§ Brief A
Retype the stretch of the fly reel thread from "Well, they definitely aren't spooled" through "I must say.".
§ Brief B
Summarize the fly reel thread in two sentences.

─── Document passage

# Fly reel resistance when reeling..???



## Salty_South (Feb 25, 2009)

I now have 2 fly reels (lamson radius, and vosseler S1) that are hard to reel when the drag is set tight. If the drag is loosened up, they are easy to crank. But if the drag is locked down, so is the rest.. 

Anyone experienced this? Is it a bearing or something?


Thanks,
Kai


----------



## DSampiero (Oct 18, 2009)

I don't own nor have taken apart either of those, but it really sounds as if you've spooled them backwards :-?. Regardless of drag setting the reel should turn freely in the retrieve direction. Bring 'em to your local fly shop and have them take a look.
Good Luck!


----------



## Yoreese (Oct 15, 2009)

I agree sounds like it's spooled backwards.


----------



## robbiewall (Jun 3, 2010)

my ross aririus has two small tabs in the housing that set the direction of the drag when switching retrieval direction. I once got one tab set in the wrong direction (one to R and one to L) just in fumbling swithcing out spools, which resulted in drag being applied in both directions. Not sure how those models switch for different retrieving directions but look to that area of the reel for possible issues-


----------



## Salty_South (Feb 25, 2009)

Well, they definitely aren't spooled backwards... I will go ahead and take them apart and see what in the world is going on in there. Maybe the tabs are switched somehow.

Thanks


----------



## DarkstarCrashes (Nov 29, 2009)

I have an older Lamson Velocity that had the same problem. I just sent it in, it's honestly probably from using it in salt so much and never really washing it out. It has been a hell of a beater reel I must say.


----------



## Canoeman (Jul 23, 2008)

Some of the older Lamsons had bearing problems. Call them and they will send you another one.


----------



## GAfly01 (Jun 4, 2007)

I had a Bauer reel that had the same problem. Main bearing was coroded.


----------



## iFly (Mar 9, 2010)

> Well, they definitely aren't *spooled backwards*...  I will go ahead and take them apart and see what in the world is going on in there.  Maybe the tabs are switched somehow.

──────
─── Given data

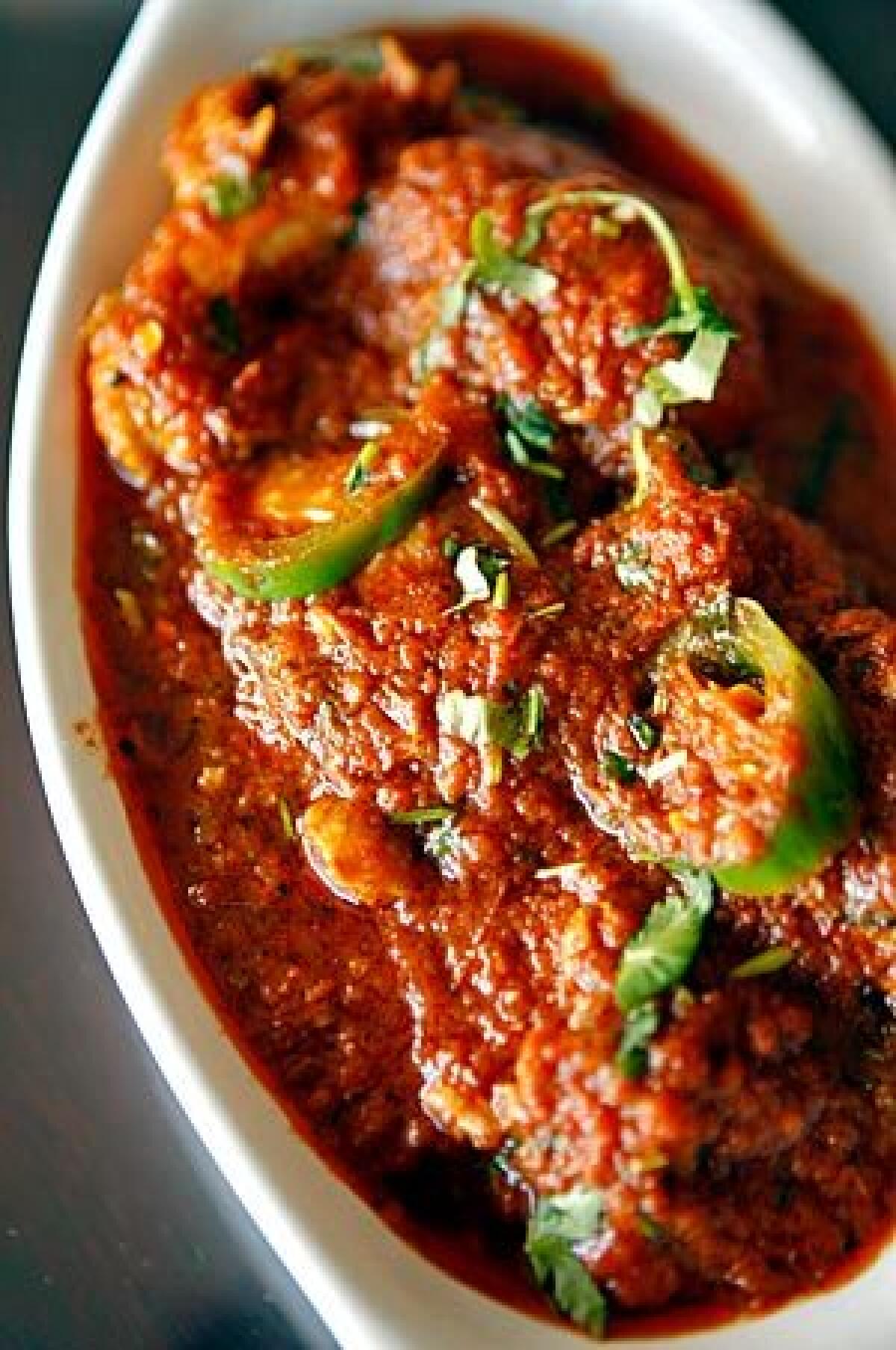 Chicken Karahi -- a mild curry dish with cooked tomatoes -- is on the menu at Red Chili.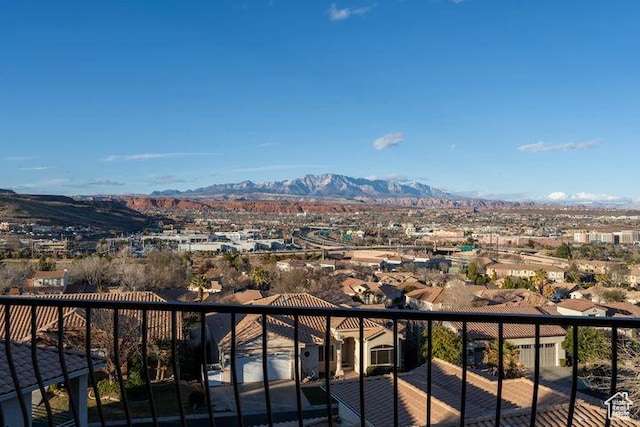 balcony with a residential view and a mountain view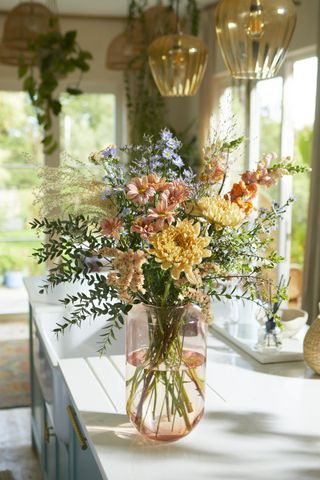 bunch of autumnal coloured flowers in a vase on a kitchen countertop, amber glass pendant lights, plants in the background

──────

§ Answer section A
Well, they definitely aren't spooled backwards... I will go ahead and take them apart and see what in the world is going on in there. Maybe the tabs are switched somehow.

Thanks


----------



## DarkstarCrashes (Nov 29, 2009)

I have an older Lamson Velocity that had the same problem. I just sent it in, it's honestly probably from using it in salt so much and never really washing it out. It has been a hell of a beater reel I must say.

§ Answer section B
A poster says two fly reels, a Lamson Radius and a Vosseler S1, are hard to crank when the drag is set tight but easy when it is loosened. Replies suggest the reels may be spooled backwards, that drag-direction tabs may be set wrong, or that the bearings may be faulty or corroded, and the poster answers that the reels are not spooled backwards and plans to take them apart.